Questions de société
Julie Pagis, Le prophète rouge

Julie Pagis, Le prophète rouge

Publié le par Faculté des lettres - Université de Lausanne

C'est une histoire qui semble typique des milieux maoïstes dans la France de l'après-Mai 68, mais sur laquelle plane un fantôme.
En 1971, six couples décident de faire ensemble table rase de leur vie passée au nom de leurs idéaux politiques. Leur chef est un ouvrier espagnol dénommé Fernando. Dans l'effervescence de l'époque, et suivant l'appel du président Mao, ils partent " enquêter " dans des foyers de travailleurs immigrés, s'établissent comme ouvriers en usine et emménagent collectivement dans un ancien couvent.

Progressivement, au gré d'incessantes (auto)critiques, cette communauté bascule d'un engagement au service du peuple à une soumission totale à Fernando, devenu tout-puissant. Sous son emprise, un couple se déchire, une militante est " rectifiée ", un autre, accusé d'être un traître, se voit traduit devant un tribunal populaire. L'expérience prend fin au début des années 1980 lorsque le prophète rouge, qui continue d'exercer son autorité à distance, déclare leur rendre leur liberté, avant de se volatiliser une fois pour toutes.
Intriguée par le pouvoir charismatique de Fernando après avoir été contactée par une ancienne membre du groupe, Julie Pagis s'est lancée dans une enquête de longue haleine pour reconstituer cette incroyable histoire.

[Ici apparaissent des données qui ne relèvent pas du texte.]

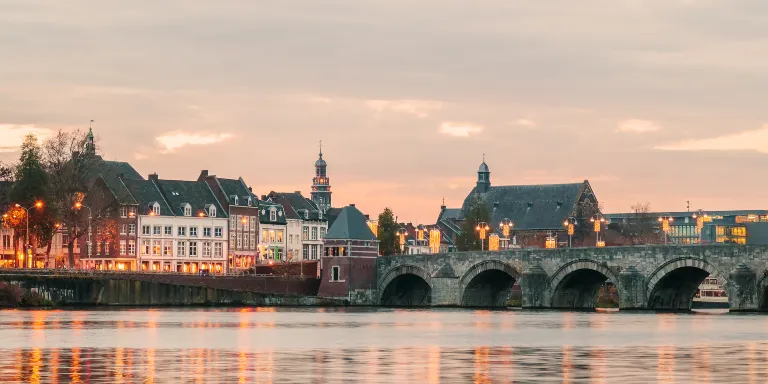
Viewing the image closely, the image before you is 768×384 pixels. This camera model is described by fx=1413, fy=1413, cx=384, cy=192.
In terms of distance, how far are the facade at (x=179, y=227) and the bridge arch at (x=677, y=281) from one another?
6798 centimetres

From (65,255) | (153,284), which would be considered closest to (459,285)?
(153,284)

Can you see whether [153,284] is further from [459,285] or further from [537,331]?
[537,331]

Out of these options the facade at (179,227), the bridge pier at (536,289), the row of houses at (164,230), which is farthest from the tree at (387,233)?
the bridge pier at (536,289)

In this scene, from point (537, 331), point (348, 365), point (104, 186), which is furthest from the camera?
point (104, 186)

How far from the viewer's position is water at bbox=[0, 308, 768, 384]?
44.8 m

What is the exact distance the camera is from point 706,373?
46188mm

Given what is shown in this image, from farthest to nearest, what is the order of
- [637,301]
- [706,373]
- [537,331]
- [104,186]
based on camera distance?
1. [104,186]
2. [637,301]
3. [537,331]
4. [706,373]

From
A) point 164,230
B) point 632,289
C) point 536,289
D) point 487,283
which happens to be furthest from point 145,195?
point 632,289

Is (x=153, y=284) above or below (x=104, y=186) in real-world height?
below

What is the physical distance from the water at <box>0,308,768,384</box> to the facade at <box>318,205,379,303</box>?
58602 mm

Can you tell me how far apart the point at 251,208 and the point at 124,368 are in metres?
143

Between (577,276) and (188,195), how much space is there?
6448 centimetres

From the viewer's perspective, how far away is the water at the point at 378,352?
44781 mm

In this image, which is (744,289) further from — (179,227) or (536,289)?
(179,227)
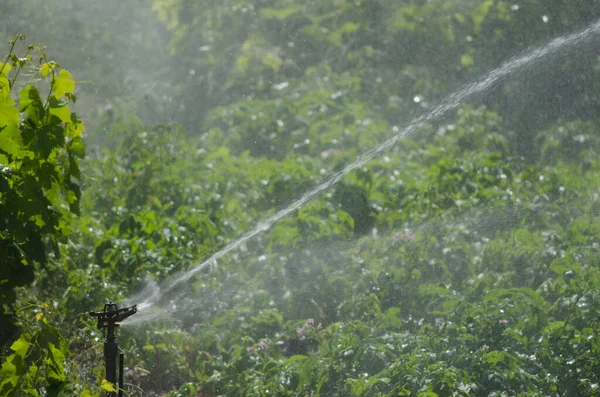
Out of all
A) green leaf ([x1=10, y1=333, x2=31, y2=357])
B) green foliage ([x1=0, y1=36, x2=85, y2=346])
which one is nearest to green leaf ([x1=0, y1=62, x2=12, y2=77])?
green foliage ([x1=0, y1=36, x2=85, y2=346])

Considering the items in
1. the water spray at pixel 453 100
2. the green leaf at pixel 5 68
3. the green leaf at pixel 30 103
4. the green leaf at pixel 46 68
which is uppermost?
the green leaf at pixel 5 68

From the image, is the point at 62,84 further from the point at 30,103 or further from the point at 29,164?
the point at 29,164

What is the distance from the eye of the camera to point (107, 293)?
3.84 meters

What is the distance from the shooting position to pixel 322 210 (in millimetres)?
4609

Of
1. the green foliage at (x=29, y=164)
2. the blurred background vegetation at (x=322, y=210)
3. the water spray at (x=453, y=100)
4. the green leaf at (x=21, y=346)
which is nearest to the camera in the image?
the green leaf at (x=21, y=346)

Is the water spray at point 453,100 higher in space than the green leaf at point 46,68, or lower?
lower

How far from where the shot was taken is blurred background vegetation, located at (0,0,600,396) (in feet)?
10.2

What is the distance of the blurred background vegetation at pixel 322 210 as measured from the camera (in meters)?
3.10

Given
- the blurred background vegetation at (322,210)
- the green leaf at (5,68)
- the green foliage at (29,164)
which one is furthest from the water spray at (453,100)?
the green leaf at (5,68)

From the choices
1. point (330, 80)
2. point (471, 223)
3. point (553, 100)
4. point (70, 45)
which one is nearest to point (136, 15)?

À partir des témoignages recueillis, des archives de la communauté, mais aussi celles des services de renseignement, son enquête explore les zones d'ombre de la biographie de Fernando et éclaire les ressorts de l'emprise. Ce dont l'autrice ne se doutait pas, c'est que cette domination charismatique allait également agir sur elle, jusqu'à mettre en péril l'écriture de cet ouvrage. 

Lire un extrait…

On peut lire sur en-attendant-nadeau.fr un article sur cet ouvrage :

"De l’art et des perversions du militantisme", par Philippe Artières (en ligne le 10 décembre 2024).

De Charles Piaget, célèbre figure de l’après-68 par son engagement syndicaliste dans la lutte des Lip, Théo Roumier a écrit une biographie des plus documentées en forme d’hommage à ce « fédérateur de collectifs ». Sur Fernando Gonzales, aussi ignoré que la petite communauté maoïste qu’il dirigea d’une main de fer à Clichy-la-Garenne, la sociologue et politiste Julie Pagis livre un récit d’enquête sur ce personnage qui toujours échappe, militant espagnol maoïste, espion à la solde de la CIA. L’ambition des deux auteurs diffère aussi : si l’un souhaite, en retraçant le parcours d’un militant exemplaire, diffuser son possible héritage, l’autre entend à partir d’un cas mettre en œuvre le concept weberien de « domination charismatique ».